* [Given instruction] Locate every line in the records below that contains the word "foliage" and copy each of those lines.

[start]

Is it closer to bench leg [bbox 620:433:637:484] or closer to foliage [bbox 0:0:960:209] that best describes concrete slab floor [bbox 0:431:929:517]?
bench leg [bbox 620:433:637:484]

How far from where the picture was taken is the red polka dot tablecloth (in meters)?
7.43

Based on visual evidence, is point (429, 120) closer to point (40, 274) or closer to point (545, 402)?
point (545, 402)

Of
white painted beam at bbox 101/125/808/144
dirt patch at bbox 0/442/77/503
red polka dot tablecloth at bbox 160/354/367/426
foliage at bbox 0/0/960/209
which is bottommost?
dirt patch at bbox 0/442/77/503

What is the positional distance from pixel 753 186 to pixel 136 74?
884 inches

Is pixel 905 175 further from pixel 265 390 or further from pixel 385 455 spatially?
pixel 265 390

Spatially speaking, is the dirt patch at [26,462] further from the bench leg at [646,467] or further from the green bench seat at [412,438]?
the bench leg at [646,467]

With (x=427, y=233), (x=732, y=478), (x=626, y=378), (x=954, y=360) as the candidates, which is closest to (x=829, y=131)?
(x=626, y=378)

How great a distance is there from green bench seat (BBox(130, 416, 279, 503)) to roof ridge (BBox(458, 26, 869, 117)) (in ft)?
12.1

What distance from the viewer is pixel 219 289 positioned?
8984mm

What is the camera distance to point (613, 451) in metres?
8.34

[end]
[start]

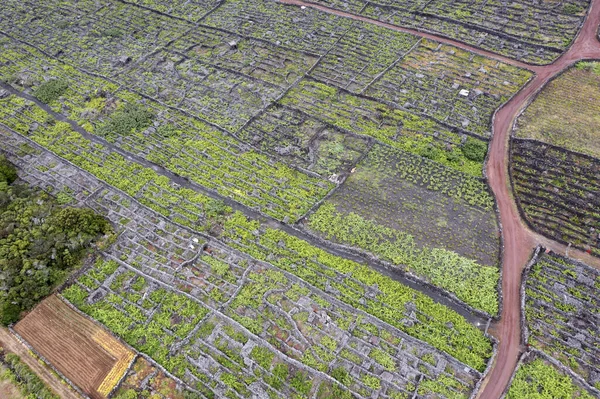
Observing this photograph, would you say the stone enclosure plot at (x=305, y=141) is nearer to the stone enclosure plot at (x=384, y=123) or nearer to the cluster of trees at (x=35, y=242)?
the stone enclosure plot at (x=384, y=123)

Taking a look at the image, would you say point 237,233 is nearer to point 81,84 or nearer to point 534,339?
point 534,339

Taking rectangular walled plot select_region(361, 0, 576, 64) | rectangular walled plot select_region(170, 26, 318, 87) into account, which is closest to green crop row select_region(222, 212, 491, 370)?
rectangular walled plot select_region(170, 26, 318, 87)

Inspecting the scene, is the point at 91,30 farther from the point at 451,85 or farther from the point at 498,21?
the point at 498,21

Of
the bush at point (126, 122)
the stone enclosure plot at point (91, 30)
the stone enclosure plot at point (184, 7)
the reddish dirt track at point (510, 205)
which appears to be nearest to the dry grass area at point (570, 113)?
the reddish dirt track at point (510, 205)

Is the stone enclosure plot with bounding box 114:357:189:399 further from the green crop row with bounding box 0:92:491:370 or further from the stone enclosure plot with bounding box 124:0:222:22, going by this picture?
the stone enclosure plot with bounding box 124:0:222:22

[end]

* [Task solution]
Is it closer to bench leg [bbox 620:433:637:484] or closer to foliage [bbox 0:0:960:209] that best describes concrete slab floor [bbox 0:431:929:517]?
foliage at bbox 0/0/960/209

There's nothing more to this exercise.